The development of advanced Li-ion battery would require innovative approaches to improve the present performances, while lowering the environmental footprint and price of their fabrication. In this scope, we are currently carrying out different projects to consider the electrode materials as well the process to make the batteries. This presentation will focus on the second aspects, which concerns the development of a solvent-free process to make composite electrodes using an owned patented process by Hutchinson [1]. Currently, most of the electrode fabrication involves the use of organic solvent (typically N-methyl-2-pyrrolidone, NMP, which is toxic). Life cycle analysis studies of the LiB manufacturing process showed that this type of electrode preparation accounts for a significant portion of their overall environmental imprint [2]. While the use of water, instead of NMP, would be preferable to minimize this impact [3], a solvent-free electrode manufacturing consumes less energy in comparison to solvent-based methods [4].

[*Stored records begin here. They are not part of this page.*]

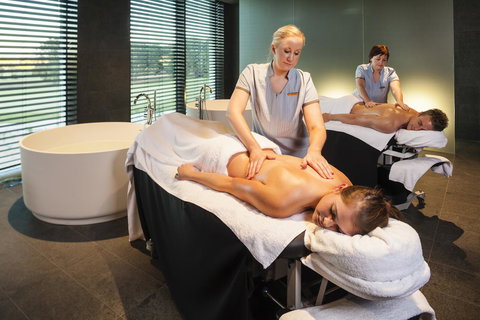 RACV Torquay Resort - Accommodation BNB 29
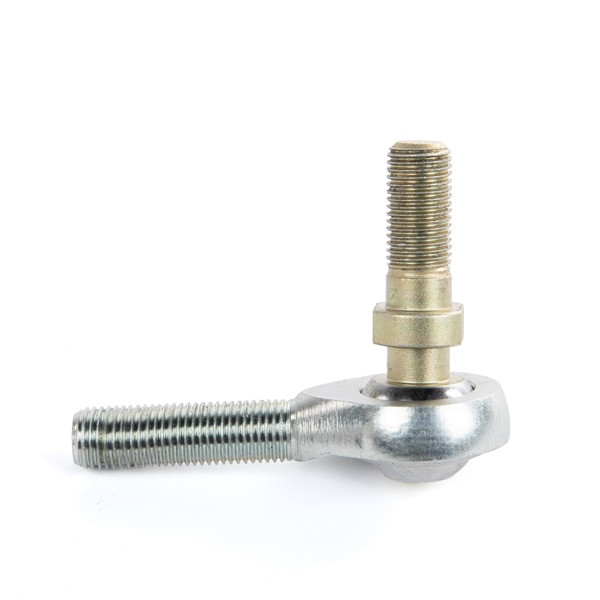 Kimpex Snowmobile Tie Rod End Left - 273257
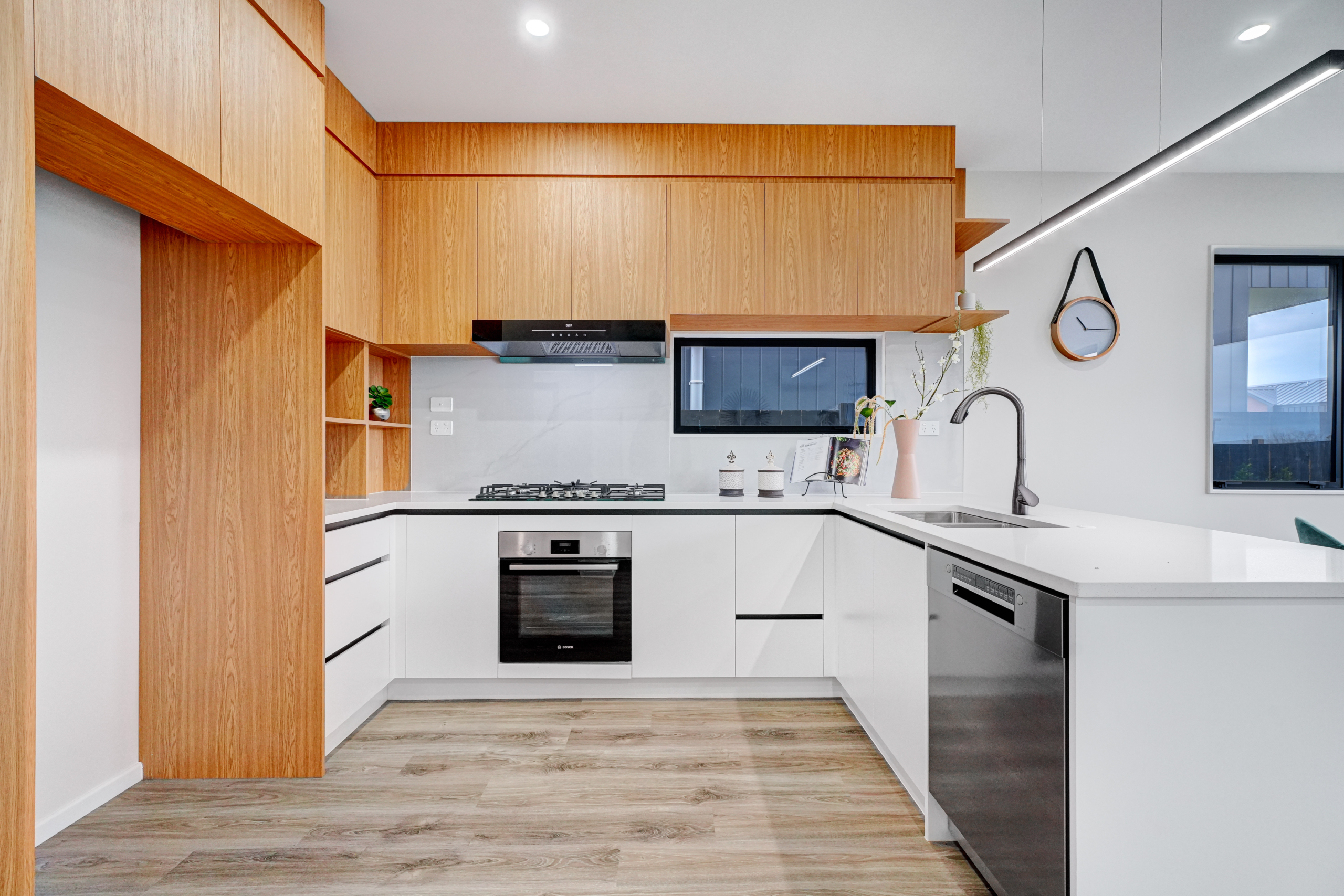 205857136__1781560044-23145-INTERIOR-11 Standalone with Dual Masters in Karaka Village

Different electrode formulations were prepared by the dry process. The mechanical, electrical and electrochemical properties in half cells were assessed and compared to composite electrodes obtained by doctor blade coating using the classical PVdF binder. The different steps of the dry process (mixing, lamination and adhesion to current collectors) were studied and optimized separately to reach the maximum loading, while ensuring good power performances. The Ragone plots for each electrode, tested in half cells, were evaluated and the best formulation was retained for the full cell manufacture. The performances of LiFePO₄/Li₄Ti₅O₁₂ batteries are comparable to our best electrodes made with PVdF. The different aspects of the process will be discussed in this presentation.

References

[1] Ph. Sonntag, D. Aymé-Perrot, B. Dufour, Arnaud Prébé, N. Garois, Patent WO2015124835A1

[2] G. Majeau-Bettez, T.R. Hawkins, A.H. Stromman, Environmental Science & Technology, 2011, 45, 4548.

[3] M. Zackrisson, L. Avellan, J. Orlenius, Journal of Cleaner Production, 2010, 18, 1519.

[4] Environmental Protection Agency “Lithium-ion batteries and nanotechnology for electric vehicles: A life cycle assessment,” EPA 744-R-12-001, 2012.